GIVEN REQUEST
Change "camera" to "viewer" in the lines between the one holding "Which of pixel" and the one holding "What length of", inclusive, and write out those lines again with nothing else altered.

Spatial reasoning question data
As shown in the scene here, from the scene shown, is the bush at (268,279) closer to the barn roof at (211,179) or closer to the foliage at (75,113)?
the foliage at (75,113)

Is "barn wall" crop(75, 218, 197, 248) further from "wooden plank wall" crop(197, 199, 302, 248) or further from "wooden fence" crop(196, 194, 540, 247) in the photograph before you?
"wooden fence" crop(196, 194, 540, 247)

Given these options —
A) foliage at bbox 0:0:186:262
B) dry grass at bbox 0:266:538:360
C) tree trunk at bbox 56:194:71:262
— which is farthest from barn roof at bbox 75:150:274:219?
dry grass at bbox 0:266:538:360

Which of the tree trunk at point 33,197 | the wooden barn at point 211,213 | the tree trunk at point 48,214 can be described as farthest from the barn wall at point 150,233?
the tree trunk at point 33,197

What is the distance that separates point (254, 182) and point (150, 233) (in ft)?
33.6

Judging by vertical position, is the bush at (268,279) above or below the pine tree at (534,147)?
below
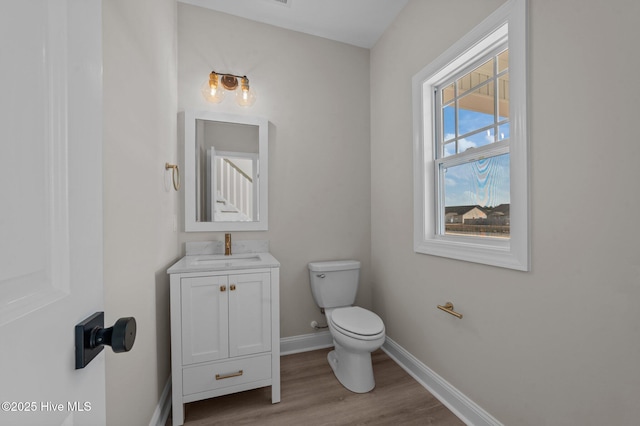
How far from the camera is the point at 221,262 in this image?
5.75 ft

---

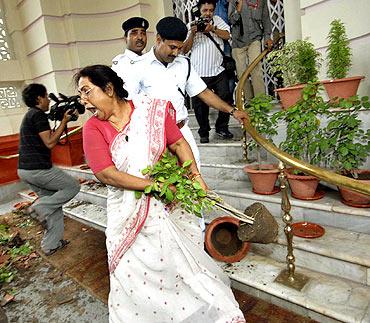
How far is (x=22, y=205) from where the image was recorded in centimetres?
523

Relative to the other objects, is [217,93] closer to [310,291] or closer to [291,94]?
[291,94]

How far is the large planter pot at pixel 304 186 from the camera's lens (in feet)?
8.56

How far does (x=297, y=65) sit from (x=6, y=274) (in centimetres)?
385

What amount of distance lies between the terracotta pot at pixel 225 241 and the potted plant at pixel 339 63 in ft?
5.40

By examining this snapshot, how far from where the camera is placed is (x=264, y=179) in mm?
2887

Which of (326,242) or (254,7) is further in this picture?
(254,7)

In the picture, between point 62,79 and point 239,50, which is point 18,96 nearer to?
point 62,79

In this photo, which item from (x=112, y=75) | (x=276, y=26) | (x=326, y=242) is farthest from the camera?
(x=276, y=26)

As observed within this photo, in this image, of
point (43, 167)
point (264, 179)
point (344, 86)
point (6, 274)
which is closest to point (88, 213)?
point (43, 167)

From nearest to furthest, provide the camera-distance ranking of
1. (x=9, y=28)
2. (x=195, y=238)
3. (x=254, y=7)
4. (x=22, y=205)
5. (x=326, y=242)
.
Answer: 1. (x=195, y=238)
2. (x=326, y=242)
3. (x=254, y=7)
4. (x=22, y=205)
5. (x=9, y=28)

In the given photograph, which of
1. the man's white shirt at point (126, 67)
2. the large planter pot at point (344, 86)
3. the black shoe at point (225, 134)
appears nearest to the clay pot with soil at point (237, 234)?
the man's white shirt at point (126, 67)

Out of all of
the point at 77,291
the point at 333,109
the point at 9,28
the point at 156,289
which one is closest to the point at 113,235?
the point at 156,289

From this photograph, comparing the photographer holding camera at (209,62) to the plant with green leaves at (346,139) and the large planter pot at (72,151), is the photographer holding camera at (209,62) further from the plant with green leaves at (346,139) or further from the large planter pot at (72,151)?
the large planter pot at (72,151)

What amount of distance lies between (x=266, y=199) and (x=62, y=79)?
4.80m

* * *

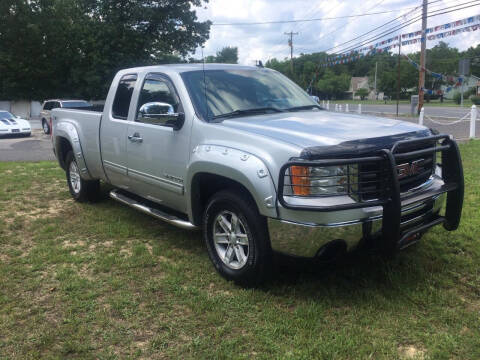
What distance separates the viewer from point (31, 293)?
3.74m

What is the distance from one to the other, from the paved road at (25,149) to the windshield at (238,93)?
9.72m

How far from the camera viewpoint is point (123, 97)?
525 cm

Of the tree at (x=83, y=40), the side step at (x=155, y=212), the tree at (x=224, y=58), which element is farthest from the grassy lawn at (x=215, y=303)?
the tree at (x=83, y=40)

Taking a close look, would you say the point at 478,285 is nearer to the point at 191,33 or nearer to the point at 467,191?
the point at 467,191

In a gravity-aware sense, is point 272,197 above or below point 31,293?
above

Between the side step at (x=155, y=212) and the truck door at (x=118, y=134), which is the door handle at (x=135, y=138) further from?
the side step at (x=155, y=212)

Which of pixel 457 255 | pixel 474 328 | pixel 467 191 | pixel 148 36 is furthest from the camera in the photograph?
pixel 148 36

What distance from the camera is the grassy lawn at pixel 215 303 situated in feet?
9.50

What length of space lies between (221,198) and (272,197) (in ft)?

SOLUTION FOR THIS PROBLEM
Which of pixel 457 255 | pixel 474 328 | pixel 467 191 | pixel 148 36 is furthest from the viewer in the photograph?
pixel 148 36

What distance from the viewer is the grassy lawn at pixel 215 303 situated in feet?
9.50

What length of space lies between (221,198) and (272,197) (in ft)?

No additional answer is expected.